» Dokument:
##########

Ernst & Young stellt Studie zur weltweiten Produktpiraterie vor. Globale Produktionsketten und das Internet machen es den Fälschern leicht.
Ernst & Young GmbH | 17.12.2012
Der Kampf gegen die Produktpiraterie gehört für viele deutsche Unternehmen längst zum Alltag: 79 Prozent der Unternehmen werden mehrmals im Jahr Opfer von Produktfälschungen. Dabei stehen hinter der zunehmend professionell agierenden Fälscherindustrie oftmals kriminelle Strukturen. Kaum ein Produkt ist noch vor Fälschung sicher – insgesamt dürfte sich der Schaden für die deutsche Industrie jährlich auf rund 50 Milliarden Euro belaufen.

Das Bedrohungspotenzial für die Unternehmen ist hoch: 42 Prozent der Unternehmen rechnen mit einer wachsenden Bedrohung, weitere 46 Prozent erwarten, dass das Risiko von Produktfälschungen in den kommenden drei Jahren auf konstant hohem Niveau bleibt. Die Produktpiraten haben sich den Bedingungen der Globalisierung angepasst und agieren als erfolgreiche Schattenwirtschaft. Die Mehrzahl der Unternehmen versucht vorrangig, mit rechtlichen Mitteln gegen Fälscher vorzugehen.

Gleichzeitig sind Produktfälschungen für Verbraucher leicht zugänglich: 65 Prozent der befragten Verbraucher haben bereits Plagiate gekauft – 30 Prozent sogar wissentlich. Beim schnellen, günstigen und anonymen Kauf hilft immer öfter das Internet. 63 Prozent der Unternehmen geben an, dass Fälschungen ihrer Produkte auf
diesem Weg vertrieben werden.
Das sind Ergebnisse einer Studie der Prüfungs- und Beratungsgesellschaft Ernst & Young und des Aktionskreises gegen Produkt- und Markenpiraterie (APM), für die 3.100 Verbraucher in Deutschland sowie 24 ausgewählte Unternehmen befragt wurden.

Nur wenige Produktfälschungen werden entdeckt

Die Unternehmen sehen sich mit einer gigantischen Schattenwirtschaft konfrontiert: 79 Prozent der befragten Manager geben an, mehrfach pro Jahr oder sogar ständig Opfer von Fälschungen zu werden – und nur der kleinste Teil der Plagiate wird entdeckt: „Die schiere Masse der gefälschten Waren erlaubt den Zollbehörden im Normalfall nur Stichproben. In vielen Ländern kommt bei Behörden und Mitarbeitern auch noch die Korruption hinzu, die eine effektive und unabhängige staatliche Kontrolle verhindert“, erläutert Stefan Heißner, Leiter der Abteilung Fraud Investigation & Dispute Services bei Ernst & Young. „Wir müssen deshalb davon ausgehen, dass die allermeisten Fälschungen ihren Zielmarkt erreichen.“

Und die Fälscher werden immer schneller: 64 Prozent der Unternehmen geben an, dass Fälschungen ihrer Produkte höchstens ein Jahr benötigen, bis sie auf den Markt kommen. Laut den befragten Unternehmen stammen die Fälschungen vorwiegend aus China (83 Prozent). Stark vertreten sind aber auch die Südostasien und die Türkei (jeweils 33 Prozent) sowie Osteuropa (25 Prozent).

##########

» Datensatz:

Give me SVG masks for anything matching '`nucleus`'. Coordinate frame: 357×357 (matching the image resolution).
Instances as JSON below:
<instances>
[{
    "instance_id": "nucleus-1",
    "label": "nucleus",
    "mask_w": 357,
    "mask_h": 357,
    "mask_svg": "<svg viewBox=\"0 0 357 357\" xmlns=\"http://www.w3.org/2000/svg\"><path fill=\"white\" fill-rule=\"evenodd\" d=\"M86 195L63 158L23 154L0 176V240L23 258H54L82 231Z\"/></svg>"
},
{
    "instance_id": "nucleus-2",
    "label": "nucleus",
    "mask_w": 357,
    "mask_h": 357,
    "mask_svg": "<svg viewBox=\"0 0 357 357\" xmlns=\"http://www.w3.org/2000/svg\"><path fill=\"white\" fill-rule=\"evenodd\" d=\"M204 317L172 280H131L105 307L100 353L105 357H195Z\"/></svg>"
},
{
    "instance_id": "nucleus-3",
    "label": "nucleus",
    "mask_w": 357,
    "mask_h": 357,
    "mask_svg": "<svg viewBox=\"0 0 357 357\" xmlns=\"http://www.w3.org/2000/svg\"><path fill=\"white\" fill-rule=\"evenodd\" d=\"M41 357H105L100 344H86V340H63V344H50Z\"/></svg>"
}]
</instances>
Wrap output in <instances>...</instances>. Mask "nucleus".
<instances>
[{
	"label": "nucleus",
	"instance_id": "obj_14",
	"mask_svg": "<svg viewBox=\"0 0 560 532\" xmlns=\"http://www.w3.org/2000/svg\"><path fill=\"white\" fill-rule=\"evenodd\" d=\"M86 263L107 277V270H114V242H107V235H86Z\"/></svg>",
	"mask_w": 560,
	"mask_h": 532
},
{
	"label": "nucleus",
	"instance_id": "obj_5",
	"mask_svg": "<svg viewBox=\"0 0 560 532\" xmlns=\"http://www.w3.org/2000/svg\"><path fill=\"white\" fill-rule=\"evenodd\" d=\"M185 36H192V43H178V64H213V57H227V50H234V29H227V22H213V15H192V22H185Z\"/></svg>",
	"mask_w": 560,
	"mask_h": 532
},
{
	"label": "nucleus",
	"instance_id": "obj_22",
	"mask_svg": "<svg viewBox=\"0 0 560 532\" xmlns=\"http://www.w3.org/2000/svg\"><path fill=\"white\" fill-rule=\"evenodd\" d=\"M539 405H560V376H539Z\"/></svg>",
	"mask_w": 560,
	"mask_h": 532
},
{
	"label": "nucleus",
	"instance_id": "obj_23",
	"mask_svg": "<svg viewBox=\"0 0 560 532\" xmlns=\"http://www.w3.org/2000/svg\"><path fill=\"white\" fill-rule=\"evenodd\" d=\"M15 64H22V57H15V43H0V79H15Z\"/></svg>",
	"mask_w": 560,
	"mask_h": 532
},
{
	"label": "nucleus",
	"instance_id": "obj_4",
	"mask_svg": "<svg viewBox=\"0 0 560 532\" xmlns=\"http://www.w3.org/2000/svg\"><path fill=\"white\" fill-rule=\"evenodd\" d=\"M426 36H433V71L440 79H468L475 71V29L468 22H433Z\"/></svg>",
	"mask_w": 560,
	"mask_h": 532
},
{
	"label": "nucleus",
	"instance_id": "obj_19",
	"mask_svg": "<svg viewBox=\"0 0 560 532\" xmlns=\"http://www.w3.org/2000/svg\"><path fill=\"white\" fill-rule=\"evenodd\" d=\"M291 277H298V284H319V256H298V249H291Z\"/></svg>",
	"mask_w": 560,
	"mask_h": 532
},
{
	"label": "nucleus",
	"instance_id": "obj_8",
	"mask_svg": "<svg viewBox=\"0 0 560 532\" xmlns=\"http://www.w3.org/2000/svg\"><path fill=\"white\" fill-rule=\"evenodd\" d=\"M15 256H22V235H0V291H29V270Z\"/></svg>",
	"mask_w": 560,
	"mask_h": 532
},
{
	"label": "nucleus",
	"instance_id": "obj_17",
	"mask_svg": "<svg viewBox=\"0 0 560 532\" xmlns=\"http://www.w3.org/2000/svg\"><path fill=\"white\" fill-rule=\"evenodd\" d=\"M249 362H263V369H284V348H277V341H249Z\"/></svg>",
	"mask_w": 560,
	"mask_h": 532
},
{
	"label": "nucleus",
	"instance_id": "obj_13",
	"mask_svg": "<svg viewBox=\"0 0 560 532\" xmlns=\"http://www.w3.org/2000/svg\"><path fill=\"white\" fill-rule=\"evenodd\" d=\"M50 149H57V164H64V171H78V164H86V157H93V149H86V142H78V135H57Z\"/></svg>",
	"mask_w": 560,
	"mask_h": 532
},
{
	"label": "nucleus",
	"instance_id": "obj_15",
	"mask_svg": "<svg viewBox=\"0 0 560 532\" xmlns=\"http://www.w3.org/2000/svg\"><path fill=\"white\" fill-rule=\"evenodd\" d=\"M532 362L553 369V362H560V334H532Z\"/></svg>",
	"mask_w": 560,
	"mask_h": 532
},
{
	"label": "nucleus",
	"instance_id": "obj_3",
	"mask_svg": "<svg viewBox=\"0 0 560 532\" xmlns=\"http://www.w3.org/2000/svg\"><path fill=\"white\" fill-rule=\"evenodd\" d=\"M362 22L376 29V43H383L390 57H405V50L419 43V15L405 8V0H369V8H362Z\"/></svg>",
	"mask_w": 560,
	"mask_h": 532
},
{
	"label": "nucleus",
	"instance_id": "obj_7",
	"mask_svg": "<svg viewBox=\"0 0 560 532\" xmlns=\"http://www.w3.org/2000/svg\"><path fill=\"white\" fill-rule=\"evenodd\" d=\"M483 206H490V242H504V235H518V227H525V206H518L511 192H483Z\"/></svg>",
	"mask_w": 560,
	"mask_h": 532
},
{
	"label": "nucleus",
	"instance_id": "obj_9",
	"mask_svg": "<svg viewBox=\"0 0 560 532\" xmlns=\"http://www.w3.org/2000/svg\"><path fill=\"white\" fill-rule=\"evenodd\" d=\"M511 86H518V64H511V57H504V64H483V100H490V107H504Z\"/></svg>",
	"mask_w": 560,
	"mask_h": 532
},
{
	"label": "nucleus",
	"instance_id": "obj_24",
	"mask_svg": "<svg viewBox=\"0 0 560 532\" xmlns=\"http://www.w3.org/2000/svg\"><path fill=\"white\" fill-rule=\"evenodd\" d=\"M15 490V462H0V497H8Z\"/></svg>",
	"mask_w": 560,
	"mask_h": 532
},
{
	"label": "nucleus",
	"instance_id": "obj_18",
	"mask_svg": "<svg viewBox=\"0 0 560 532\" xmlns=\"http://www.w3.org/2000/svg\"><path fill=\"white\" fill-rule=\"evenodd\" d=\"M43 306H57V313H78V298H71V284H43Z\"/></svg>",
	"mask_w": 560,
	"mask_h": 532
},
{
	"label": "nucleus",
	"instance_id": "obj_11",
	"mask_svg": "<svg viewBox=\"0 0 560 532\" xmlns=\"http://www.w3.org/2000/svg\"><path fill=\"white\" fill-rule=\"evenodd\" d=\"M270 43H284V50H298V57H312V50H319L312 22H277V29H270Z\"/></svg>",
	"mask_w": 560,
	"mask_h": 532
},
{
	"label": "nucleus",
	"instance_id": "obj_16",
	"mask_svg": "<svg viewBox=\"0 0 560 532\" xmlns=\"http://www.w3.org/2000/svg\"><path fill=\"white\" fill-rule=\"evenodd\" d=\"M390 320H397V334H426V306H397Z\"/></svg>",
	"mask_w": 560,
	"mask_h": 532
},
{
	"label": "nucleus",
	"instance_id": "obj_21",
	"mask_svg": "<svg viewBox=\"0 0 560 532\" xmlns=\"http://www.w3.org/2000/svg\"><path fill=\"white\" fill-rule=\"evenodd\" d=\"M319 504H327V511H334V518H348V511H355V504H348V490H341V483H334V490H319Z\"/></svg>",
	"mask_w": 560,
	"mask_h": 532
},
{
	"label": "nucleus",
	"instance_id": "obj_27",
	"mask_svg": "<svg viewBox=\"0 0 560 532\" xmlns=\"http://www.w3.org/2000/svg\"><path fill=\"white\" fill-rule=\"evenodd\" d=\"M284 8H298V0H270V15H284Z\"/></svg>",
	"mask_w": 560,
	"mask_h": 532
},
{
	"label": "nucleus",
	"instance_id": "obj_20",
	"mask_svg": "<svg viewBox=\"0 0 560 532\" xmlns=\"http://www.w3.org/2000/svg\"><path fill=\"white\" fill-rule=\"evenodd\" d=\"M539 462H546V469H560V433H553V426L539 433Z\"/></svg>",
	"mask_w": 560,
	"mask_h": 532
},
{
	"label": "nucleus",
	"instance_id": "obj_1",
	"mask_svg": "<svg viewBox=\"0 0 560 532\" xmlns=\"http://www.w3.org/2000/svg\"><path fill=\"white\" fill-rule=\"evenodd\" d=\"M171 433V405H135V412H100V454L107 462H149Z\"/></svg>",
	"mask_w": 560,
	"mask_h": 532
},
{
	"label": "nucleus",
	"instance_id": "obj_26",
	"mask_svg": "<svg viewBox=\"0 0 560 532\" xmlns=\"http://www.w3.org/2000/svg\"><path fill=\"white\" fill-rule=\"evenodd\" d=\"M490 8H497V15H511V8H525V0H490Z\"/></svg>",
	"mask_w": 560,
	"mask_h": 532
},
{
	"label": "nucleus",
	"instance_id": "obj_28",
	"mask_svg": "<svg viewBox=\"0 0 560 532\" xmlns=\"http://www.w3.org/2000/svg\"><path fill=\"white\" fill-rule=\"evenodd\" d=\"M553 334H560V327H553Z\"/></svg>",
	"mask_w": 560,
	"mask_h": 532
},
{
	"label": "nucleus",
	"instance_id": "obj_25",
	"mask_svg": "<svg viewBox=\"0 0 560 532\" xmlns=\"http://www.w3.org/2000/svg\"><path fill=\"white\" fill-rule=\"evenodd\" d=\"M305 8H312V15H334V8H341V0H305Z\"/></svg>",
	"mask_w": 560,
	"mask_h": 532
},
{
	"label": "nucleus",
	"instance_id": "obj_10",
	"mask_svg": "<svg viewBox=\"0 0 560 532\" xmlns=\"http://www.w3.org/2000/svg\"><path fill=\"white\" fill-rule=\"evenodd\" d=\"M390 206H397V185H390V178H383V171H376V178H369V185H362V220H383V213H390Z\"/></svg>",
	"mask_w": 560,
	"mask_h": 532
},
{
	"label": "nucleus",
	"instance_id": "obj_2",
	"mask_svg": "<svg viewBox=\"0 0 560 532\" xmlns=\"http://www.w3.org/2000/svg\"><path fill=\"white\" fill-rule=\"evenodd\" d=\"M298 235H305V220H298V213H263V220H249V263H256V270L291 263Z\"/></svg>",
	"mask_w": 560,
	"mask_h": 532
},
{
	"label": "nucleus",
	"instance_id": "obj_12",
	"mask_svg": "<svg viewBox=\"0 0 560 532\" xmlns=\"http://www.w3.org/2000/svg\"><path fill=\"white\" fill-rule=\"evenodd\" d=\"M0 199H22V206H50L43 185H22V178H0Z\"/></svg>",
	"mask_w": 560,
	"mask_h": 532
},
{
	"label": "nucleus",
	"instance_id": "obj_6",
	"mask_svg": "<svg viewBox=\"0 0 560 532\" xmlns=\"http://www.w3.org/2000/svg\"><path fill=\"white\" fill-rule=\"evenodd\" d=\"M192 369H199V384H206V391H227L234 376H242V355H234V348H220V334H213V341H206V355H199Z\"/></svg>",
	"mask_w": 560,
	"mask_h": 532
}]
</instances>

##########

» Aufgabe: Wie viele Verbraucher in Deutschland wurden laut dem Dokument über Produktpiraterie für die Studie befragt?

» Antwort: 3.100 Verbraucher.